TASK TO CARRY OUT
What you return should match the data below exactly, line for line.
═════ DATA RECORDS ═════
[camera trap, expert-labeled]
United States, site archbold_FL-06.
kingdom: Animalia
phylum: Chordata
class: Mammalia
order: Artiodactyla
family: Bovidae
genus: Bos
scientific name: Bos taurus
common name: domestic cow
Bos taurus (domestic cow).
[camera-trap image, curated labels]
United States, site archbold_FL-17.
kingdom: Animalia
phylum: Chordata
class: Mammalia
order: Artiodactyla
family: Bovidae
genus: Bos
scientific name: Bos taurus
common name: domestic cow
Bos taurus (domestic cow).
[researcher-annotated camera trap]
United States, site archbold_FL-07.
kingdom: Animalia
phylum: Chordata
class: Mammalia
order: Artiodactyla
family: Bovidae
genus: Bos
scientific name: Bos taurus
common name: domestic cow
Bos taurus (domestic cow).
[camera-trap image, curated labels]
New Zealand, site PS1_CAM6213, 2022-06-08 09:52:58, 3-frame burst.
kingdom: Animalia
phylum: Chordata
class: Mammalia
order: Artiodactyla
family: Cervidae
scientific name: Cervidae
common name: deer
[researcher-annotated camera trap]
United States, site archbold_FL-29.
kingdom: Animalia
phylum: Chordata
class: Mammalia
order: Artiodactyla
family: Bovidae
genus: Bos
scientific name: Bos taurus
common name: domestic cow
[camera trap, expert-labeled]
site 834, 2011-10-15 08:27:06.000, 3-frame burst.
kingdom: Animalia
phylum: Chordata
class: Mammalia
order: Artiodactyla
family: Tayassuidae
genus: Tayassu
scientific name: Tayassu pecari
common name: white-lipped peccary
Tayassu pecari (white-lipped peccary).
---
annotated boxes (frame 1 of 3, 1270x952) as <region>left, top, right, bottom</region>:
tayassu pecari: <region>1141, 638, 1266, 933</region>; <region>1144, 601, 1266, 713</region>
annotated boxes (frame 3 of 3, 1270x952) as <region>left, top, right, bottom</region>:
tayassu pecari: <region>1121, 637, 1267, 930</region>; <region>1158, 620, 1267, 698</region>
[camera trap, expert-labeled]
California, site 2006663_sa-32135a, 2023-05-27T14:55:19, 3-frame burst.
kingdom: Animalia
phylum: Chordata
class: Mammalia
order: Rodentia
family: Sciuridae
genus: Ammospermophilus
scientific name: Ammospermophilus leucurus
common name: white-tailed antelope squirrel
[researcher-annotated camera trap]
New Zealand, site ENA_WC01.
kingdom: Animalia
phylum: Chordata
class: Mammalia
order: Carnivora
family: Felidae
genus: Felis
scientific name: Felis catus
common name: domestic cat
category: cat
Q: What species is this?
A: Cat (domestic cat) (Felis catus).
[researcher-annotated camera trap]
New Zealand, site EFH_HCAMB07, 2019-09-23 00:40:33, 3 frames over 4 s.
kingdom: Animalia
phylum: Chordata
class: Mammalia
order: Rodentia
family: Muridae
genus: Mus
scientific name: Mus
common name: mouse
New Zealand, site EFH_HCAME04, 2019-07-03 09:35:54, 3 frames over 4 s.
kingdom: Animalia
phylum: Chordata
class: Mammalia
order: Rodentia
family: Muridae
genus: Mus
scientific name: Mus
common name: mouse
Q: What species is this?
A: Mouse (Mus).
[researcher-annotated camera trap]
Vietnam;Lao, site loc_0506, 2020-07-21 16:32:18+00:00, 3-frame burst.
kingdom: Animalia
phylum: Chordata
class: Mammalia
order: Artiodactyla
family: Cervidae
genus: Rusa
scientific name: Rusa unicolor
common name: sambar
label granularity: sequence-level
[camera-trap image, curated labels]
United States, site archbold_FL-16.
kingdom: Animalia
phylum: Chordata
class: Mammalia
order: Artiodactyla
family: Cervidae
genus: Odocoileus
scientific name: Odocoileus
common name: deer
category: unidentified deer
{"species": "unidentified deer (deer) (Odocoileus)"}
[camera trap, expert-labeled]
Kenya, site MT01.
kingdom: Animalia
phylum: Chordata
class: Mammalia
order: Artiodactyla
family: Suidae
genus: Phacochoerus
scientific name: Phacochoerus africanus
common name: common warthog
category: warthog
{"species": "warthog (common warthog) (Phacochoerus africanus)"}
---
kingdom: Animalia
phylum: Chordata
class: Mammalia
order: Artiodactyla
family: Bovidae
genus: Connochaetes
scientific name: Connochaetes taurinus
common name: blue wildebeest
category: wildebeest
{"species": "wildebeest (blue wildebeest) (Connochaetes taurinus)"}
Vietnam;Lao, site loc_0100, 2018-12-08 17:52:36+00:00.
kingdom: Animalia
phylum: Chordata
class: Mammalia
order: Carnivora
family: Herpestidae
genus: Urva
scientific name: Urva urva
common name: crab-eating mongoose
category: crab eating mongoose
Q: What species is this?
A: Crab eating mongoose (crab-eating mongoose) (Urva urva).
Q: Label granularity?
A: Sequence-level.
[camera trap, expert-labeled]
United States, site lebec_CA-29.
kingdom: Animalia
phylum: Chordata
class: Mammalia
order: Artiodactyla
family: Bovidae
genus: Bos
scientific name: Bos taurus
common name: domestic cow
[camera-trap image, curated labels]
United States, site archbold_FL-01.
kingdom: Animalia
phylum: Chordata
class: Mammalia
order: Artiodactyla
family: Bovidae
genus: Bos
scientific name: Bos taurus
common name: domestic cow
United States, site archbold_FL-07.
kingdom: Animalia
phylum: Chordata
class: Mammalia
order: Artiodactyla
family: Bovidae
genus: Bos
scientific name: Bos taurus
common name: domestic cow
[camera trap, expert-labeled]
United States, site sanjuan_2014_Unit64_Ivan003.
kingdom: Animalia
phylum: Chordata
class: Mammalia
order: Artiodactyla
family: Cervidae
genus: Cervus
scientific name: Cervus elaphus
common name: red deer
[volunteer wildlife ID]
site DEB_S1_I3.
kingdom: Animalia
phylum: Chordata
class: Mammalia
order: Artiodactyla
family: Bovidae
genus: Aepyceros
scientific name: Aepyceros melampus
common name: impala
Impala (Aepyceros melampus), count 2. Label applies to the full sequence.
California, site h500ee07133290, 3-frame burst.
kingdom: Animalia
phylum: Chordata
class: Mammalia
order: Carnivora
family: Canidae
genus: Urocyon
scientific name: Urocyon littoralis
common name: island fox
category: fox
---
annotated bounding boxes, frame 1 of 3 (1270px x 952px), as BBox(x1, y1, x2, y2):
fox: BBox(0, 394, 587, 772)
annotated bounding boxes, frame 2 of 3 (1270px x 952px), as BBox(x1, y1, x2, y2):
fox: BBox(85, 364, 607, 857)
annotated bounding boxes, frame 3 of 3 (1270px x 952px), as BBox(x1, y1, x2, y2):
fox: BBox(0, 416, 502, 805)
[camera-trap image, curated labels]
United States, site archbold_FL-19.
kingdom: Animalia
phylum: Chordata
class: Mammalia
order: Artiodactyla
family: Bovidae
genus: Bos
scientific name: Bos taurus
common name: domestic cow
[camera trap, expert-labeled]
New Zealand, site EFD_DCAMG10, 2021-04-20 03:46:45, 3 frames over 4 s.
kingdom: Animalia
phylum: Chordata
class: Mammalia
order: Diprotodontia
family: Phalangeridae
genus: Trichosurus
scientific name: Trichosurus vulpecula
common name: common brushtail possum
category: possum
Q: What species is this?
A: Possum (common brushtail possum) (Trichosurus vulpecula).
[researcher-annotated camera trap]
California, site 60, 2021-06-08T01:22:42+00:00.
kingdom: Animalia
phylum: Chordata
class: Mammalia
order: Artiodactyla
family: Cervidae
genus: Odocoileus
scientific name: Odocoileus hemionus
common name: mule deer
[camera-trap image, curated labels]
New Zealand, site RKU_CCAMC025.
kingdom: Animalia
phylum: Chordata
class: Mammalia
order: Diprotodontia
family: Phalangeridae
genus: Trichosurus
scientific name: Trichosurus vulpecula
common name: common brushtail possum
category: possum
═════
EXERCISE OUTPUT
[camera trap, expert-labeled]
United States, site archbold_FL-06.
kingdom: Animalia
phylum: Chordata
class: Mammalia
order: Artiodactyla
family: Bovidae
genus: Bos
scientific name: Bos taurus
common name: domestic cow
Bos taurus (domestic cow).
[camera-trap image, curated labels]
United States, site archbold_FL-17.
kingdom: Animalia
phylum: Chordata
class: Mammalia
order: Artiodactyla
family: Bovidae
genus: Bos
scientific name: Bos taurus
common name: domestic cow
Bos taurus (domestic cow).
[researcher-annotated camera trap]
United States, site archbold_FL-07.
kingdom: Animalia
phylum: Chordata
class: Mammalia
order: Artiodactyla
family: Bovidae
genus: Bos
scientific name: Bos taurus
common name: domestic cow
Bos taurus (domestic cow).
[camera-trap image, curated labels]
New Zealand, site PS1_CAM6213, 2022-06-08 09:52:58, 3-frame burst.
kingdom: Animalia
phylum: Chordata
class: Mammalia
order: Artiodactyla
family: Cervidae
scientific name: Cervidae
common name: deer
[researcher-annotated camera trap]
United States, site archbold_FL-29.
kingdom: Animalia
phylum: Chordata
class: Mammalia
order: Artiodactyla
family: Bovidae
genus: Bos
scientific name: Bos taurus
common name: domestic cow
[camera trap, expert-labeled]
site 834, 2011-10-15 08:27:06.000, 3-frame burst.
kingdom: Animalia
phylum: Chordata
class: Mammalia
order: Artiodactyla
family: Tayassuidae
genus: Tayassu
scientific name: Tayassu pecari
common name: white-lipped peccary
Tayassu pecari (white-lipped peccary).
---
annotated boxes (frame 1 of 3, 1270x952) as <region>left, top, right, bottom</region>:
tayassu pecari: <region>1141, 638, 1266, 933</region>; <region>1144, 601, 1266, 713</region>
annotated boxes (frame 3 of 3, 1270x952) as <region>left, top, right, bottom</region>:
tayassu pecari: <region>1121, 637, 1267, 930</region>; <region>1158, 620, 1267, 698</region>
[camera trap, expert-labeled]
California, site 2006663_sa-32135a, 2023-05-27T14:55:19, 3-frame burst.
kingdom: Animalia
phylum: Chordata
class: Mammalia
order: Rodentia
family: Sciuridae
genus: Ammospermophilus
scientific name: Ammospermophilus leucurus
common name: white-tailed antelope squirrel
[researcher-annotated camera trap]
New Zealand, site ENA_WC01.
kingdom: Animalia
phylum: Chordata
class: Mammalia
order: Carnivora
family: Felidae
genus: Felis
scientific name: Felis catus
common name: domestic cat
category: cat
Q: What species is this?
A: Cat (domestic cat) (Felis catus).
[researcher-annotated camera trap]
New Zealand, site EFH_HCAMB07, 2019-09-23 00:40:33, 3 frames over 4 s.
kingdom: Animalia
phylum: Chordata
class: Mammalia
order: Rodentia
family: Muridae
genus: Mus
scientific name: Mus
common name: mouse
New Zealand, site EFH_HCAME04, 2019-07-03 09:35:54, 3 frames over 4 s.
kingdom: Animalia
phylum: Chordata
class: Mammalia
order: Rodentia
family: Muridae
genus: Mus
scientific name: Mus
common name: mouse
Q: What species is this?
A: Mouse (Mus).
[researcher-annotated camera trap]
Vietnam;Lao, site loc_0506, 2020-07-21 16:32:18+00:00, 3-frame burst.
kingdom: Animalia
phylum: Chordata
class: Mammalia
order: Artiodactyla
family: Cervidae
genus: Rusa
scientific name: Rusa unicolor
common name: sambar
label granularity: sequence-level
[camera-trap image, curated labels]
United States, site archbold_FL-16.
kingdom: Animalia
phylum: Chordata
class: Mammalia
order: Artiodactyla
family: Cervidae
genus: Odocoileus
scientific name: Odocoileus
common name: deer
category: unidentified deer
{"species": "unidentified deer (deer) (Odocoileus)"}
[camera trap, expert-labeled]
Kenya, site MT01.
kingdom: Animalia
phylum: Chordata
class: Mammalia
order: Artiodactyla
family: Suidae
genus: Phacochoerus
scientific name: Phacochoerus africanus
common name: common warthog
category: warthog
{"species": "warthog (common warthog) (Phacochoerus africanus)"}
---
kingdom: Animalia
phylum: Chordata
class: Mammalia
order: Artiodactyla
family: Bovidae
genus: Connochaetes
scientific name: Connochaetes taurinus
common name: blue wildebeest
category: wildebeest
{"species": "wildebeest (blue wildebeest) (Connochaetes taurinus)"}
Vietnam;Lao, site loc_0100, 2018-12-08 17:52:36+00:00.
kingdom: Animalia
phylum: Chordata
class: Mammalia
order: Carnivora
family: Herpestidae
genus: Urva
scientific name: Urva urva
common name: crab-eating mongoose
category: crab eating mongoose
Q: What species is this?
A: Crab eating mongoose (crab-eating mongoose) (Urva urva).
Q: Label granularity?
A: Sequence-level.
[camera trap, expert-labeled]
United States, site lebec_CA-29.
kingdom: Animalia
phylum: Chordata
class: Mammalia
order: Artiodactyla
family: Bovidae
genus: Bos
scientific name: Bos taurus
common name: domestic cow
[camera-trap image, curated labels]
United States, site archbold_FL-01.
kingdom: Animalia
phylum: Chordata
class: Mammalia
order: Artiodactyla
family: Bovidae
genus: Bos
scientific name: Bos taurus
common name: domestic cow
United States, site archbold_FL-07.
kingdom: Animalia
phylum: Chordata
class: Mammalia
order: Artiodactyla
family: Bovidae
genus: Bos
scientific name: Bos taurus
common name: domestic cow
[camera trap, expert-labeled]
United States, site sanjuan_2014_Unit64_Ivan003.
kingdom: Animalia
phylum: Chordata
class: Mammalia
order: Artiodactyla
family: Cervidae
genus: Cervus
scientific name: Cervus elaphus
common name: red deer
[volunteer wildlife ID]
site DEB_S1_I3.
kingdom: Animalia
phylum: Chordata
class: Mammalia
order: Artiodactyla
family: Bovidae
genus: Aepyceros
scientific name: Aepyceros melampus
common name: impala
Impala (Aepyceros melampus), count 2. Label applies to the full sequence.
California, site h500ee07133290, 3-frame burst.
kingdom: Animalia
phylum: Chordata
class: Mammalia
order: Carnivora
family: Canidae
genus: Urocyon
scientific name: Urocyon littoralis
common name: island fox
category: fox
---
annotated bounding boxes, frame 1 of 3 (1270px x 952px), as BBox(x1, y1, x2, y2):
fox: BBox(0, 394, 587, 772)
annotated bounding boxes, frame 2 of 3 (1270px x 952px), as BBox(x1, y1, x2, y2):
fox: BBox(85, 364, 607, 857)
annotated bounding boxes, frame 3 of 3 (1270px x 952px), as BBox(x1, y1, x2, y2):
fox: BBox(0, 416, 502, 805)
[camera-trap image, curated labels]
United States, site archbold_FL-19.
kingdom: Animalia
phylum: Chordata
class: Mammalia
order: Artiodactyla
family: Bovidae
genus: Bos
scientific name: Bos taurus
common name: domestic cow
[camera trap, expert-labeled]
New Zealand, site EFD_DCAMG10, 2021-04-20 03:46:45, 3 frames over 4 s.
kingdom: Animalia
phylum: Chordata
class: Mammalia
order: Diprotodontia
family: Phalangeridae
genus: Trichosurus
scientific name: Trichosurus vulpecula
common name: common brushtail possum
category: possum
Q: What species is this?
A: Possum (common brushtail possum) (Trichosurus vulpecula).
[researcher-annotated camera trap]
California, site 60, 2021-06-08T01:22:42+00:00.
kingdom: Animalia
phylum: Chordata
class: Mammalia
order: Artiodactyla
family: Cervidae
genus: Odocoileus
scientific name: Odocoileus hemionus
common name: mule deer
[camera-trap image, curated labels]
New Zealand, site RKU_CCAMC025.
kingdom: Animalia
phylum: Chordata
class: Mammalia
order: Diprotodontia
family: Phalangeridae
genus: Trichosurus
scientific name: Trichosurus vulpecula
common name: common brushtail possum
category: possum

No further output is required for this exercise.